Something cracked in his chest—some wall he’d built so long ago he’d forgotten it existed. He stood frozen by the window, unable to move, unable to respond, unable to process what she was saying.
He had never thought of it that way. It was easier to see himself as a coward, as a male who had given up rather than fight for what was his. The shame was familiar, comfortable in its way. Reframing his choices as something noble was foreign and terrifying.
“You don’t know what you’re saying,” he managed.
“I know exactly what I’m saying.” Her voice was closer now, and he realized she had crossed the cabin towards him. “I know what it means to be trapped by expectations. To have everyone see you as one thing when you’re really something else entirely. I know what it costs to choose something different, even when everyone around you says you’re wrong.”
Her scent wrapped around him as she moved quietly to his side, and his beast stirred with desperate longing.
“Ember—”
“You’re not a coward, Rykan. You’re not a failure.” She stopped in front of him, close enough to touch but not quite touching. “You’re someone who made an impossible choice and lived with the consequences. That’s not weakness. That’s strength.”
Something changed in her silence—a shift he felt rather than heard. Then she reached for him, her small hands finding his chest in the darkness.
He caught her wrists, holding her still. “What are you doing?”
“I want to touch you.”
“Why?”
She was quiet for a moment, and when she spoke, her voice was soft and uncertain. “I don’t know. Maybe I want to comfort you. Maybe I need comfort myself. Maybe I just need to be close to you right now.”
His hands trembled on her wrists. Every instinct screamed at him to pull her closer, to bury his face in her hair and let her warmth chase away the cold that had lived in his chest for six long years.
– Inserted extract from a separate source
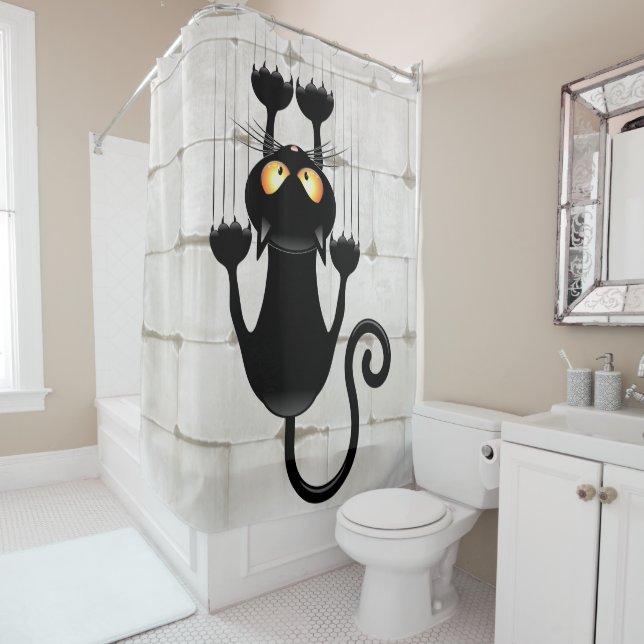 Cat Falling down fun cartoon character Shower Curtain (In Situ)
But another part of him—the part that had learned the hard way not to trust, not to hope, not to let anyone close enough to hurt him again—held back.
“You should go back to bed,” he said, but the words had no force behind them.
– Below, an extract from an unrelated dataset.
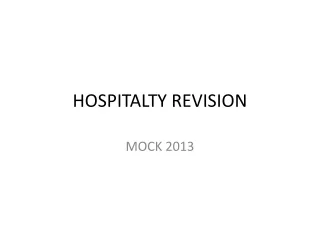 HOSPITALTY REVISION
She didn’t move. “Should I?”
The question hung between them.
He should say yes. He should put distance between them before this went any further, protecting both of them from the inevitable pain of hoping for something that could never last.
Instead, his hands slid from her wrists to her arms, drawing her closer.
“No,” he heard himself say. “Stay.”
She melted against him, her head finding the space against his chest like it had been made for her. He wrapped his arms around her small form, feeling the warmth of her body seep into his bones, feeling something in his chest slowly, painfully begin to unclench.
They stood there in the darkness, holding each other, neither one speaking. The fire crackled behind them. The wind howled outside. And for the first time in six years, he didn’t feel alone.
CHAPTER 13
Ember woke to find herself still wrapped in Rykan’s arms. For a long moment, she didn’t move. Her cheek rested against the warm plane of his chest, rising and falling with his steady breathing. One of his hands curved around her hip, heavy and possessive even in sleep. The other had tangled in her hair at some point during the night, his fingers still loosely threaded through the strands.
She should have felt trapped, held so completely by someone so much larger and stronger than herself. Instead, she felt… safe. Protected in a way she’d never experienced before.
This is dangerous,she thought.This feeling of safety.
The fire had burned down to ash during the night, leaving the cabin cold enough that she could see her breath misting in the air. But she was warm, impossibly warm, cocooned in furs and wrapped around a body that radiated heat like a furnace. She didn’t want to move and break this fragile bubble of peace they’d somehow found in the darkness.
But her mind was already spinning, replaying everything he’d told her the night before.
His father. His stepmother. His brother. Lysara.
The betrayal that had driven him from his home and his people.
She thought about what it must have cost him to walk away. To turn his back on everything he’d been raised to be—Alpha’s son, future leader, rightful heir—and choose solitude instead. He called it weakness. She called it love.